On Fri, Nov 15, 2024 at 07:01:58AM +1100, Dave Chinner wrote:
> On Thu, Nov 14, 2024 at 01:04:31PM -0500, Brian Foster wrote:
> > On Thu, Nov 14, 2024 at 10:34:26AM +0800, Long Li wrote:
> > > On Wed, Nov 13, 2024 at 11:13:49AM -0500, Brian Foster wrote:
> > ISTM that for the above merge scenario to happen we'd either need
> > writeback of the thread 1 write to race just right with the thread 2
> > write, or have two writeback cycles where the completion of the first is
> > still pending by the time the second completes. Either of those seem far
> > less likely than either writeback seeing i_size == 8k from the start, or
> > the thread 2 write completing sometime after the thread 1 ioend has
> > already been completed. Hm?
> 
> I think that this should be fairly easy to trigger with concurrent
> sub-block buffered writes to O_DSYNC|O_APPEND opened files. The fact
> we drop the IOLOCK before calling generic_write_sync() to flush the
> data pretty much guarantees that there will be IO in flight whilst
> other write() calls have extended the file in memory and are then
> waiting for the current writeback on the folio to complete before
> submitting their own writeback IO.
> 

Hmmm.. that kind of sounds like opposite to me. Note that the example
given was distinctly not append only, as that allows multiple
technically "merge-worthy" ioends to be in completion at the same time.

If you're doing O_DSYNC|O_APPEND sub-block buffered writes, then by
definition there is going to be folio overlap across writes, and we
don't submit a dirty&&writeback folio for writeback until preexisting
writeback state clears. So ISTM that creates a situation where even if
the append I/O is multithreaded, you'll just end up more likely to
lockstep across writebacks and won't ever submit the second ioend before
the first completes. Hm?

That said, we're kind of getting in the weeds here.. I don't think it
matters that much if these ioends merge..
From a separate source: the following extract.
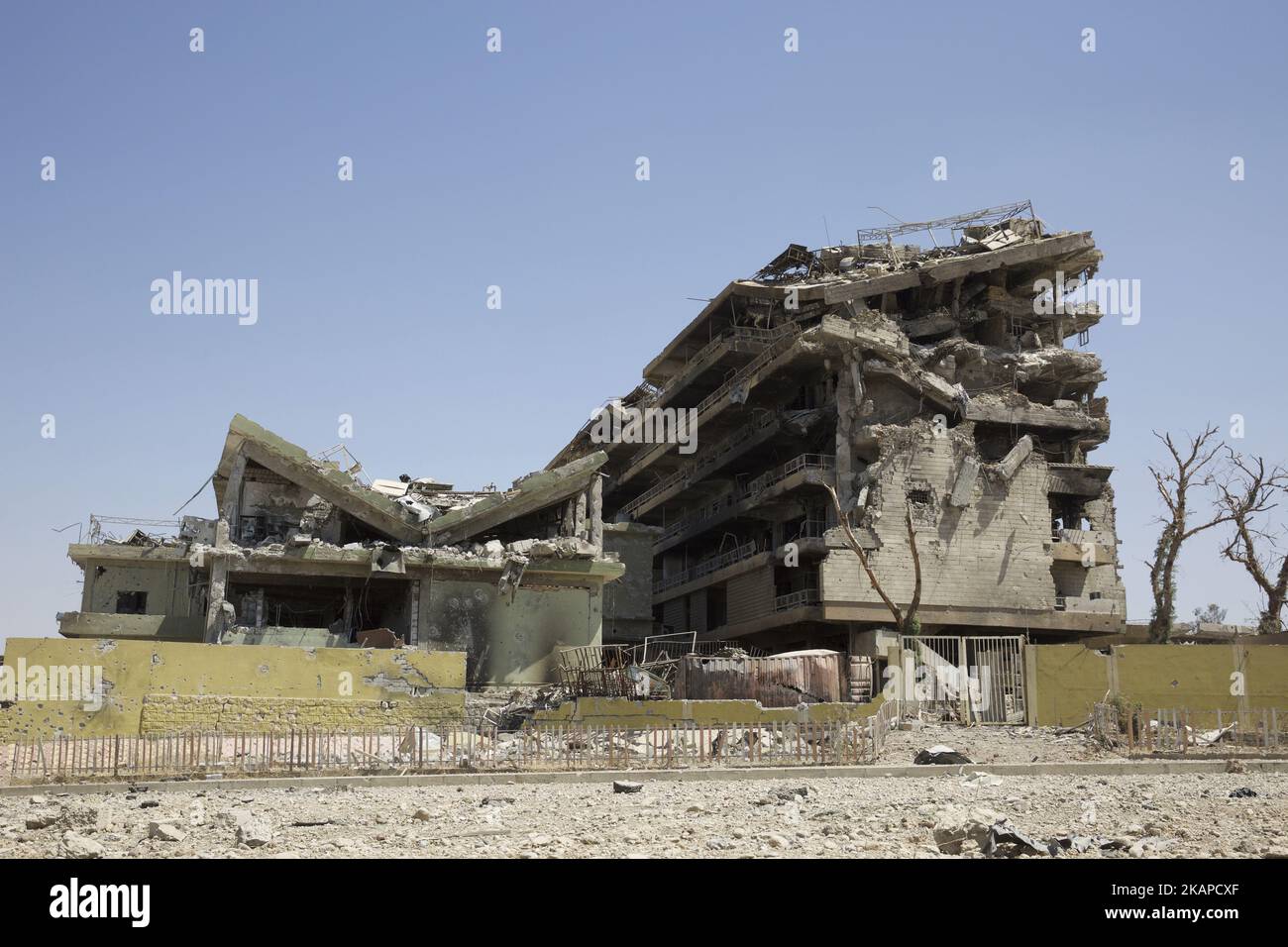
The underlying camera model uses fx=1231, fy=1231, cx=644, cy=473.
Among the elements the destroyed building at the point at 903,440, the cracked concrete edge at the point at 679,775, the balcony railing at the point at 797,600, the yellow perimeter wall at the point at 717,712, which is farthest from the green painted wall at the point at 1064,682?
the balcony railing at the point at 797,600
I'm basically throwing out the proposition that maybe it's not worth the
additional code to ensure that they always do. I.e., suppose we opted to
trim the io_size when appropriate based on i_size so the completion side
size update is accurate, but otherwise just left off the rounding helper
thing and let the existing code work as it is. Would that lack of
guaranteed block alignment have any practical impact on functionality or
performance?

ISTM the add_to_ioend() part is superfluous so it probably wouldn't have
much effect on I/O sizes, if any. The skipped merge example Long Li
gives seems technically possible, but I'm not aware of a workload where
that would occur frequently enough that failing to merge such an ioend
would have a noticeable impact.. hm?

Again.. not something I care tremendously about, just trying to keep
things simple if possible. If it were me and there's not something we
can put to that obviously breaks, I'd start with that and then if that
does prove wrong, it's obviously simple to fix by tacking on the
rounding thing later. Just my .02.

Brian

> Cheers,
> 
> Dave.
> -- 
> Dave Chinner
> david@fromorbit.com
>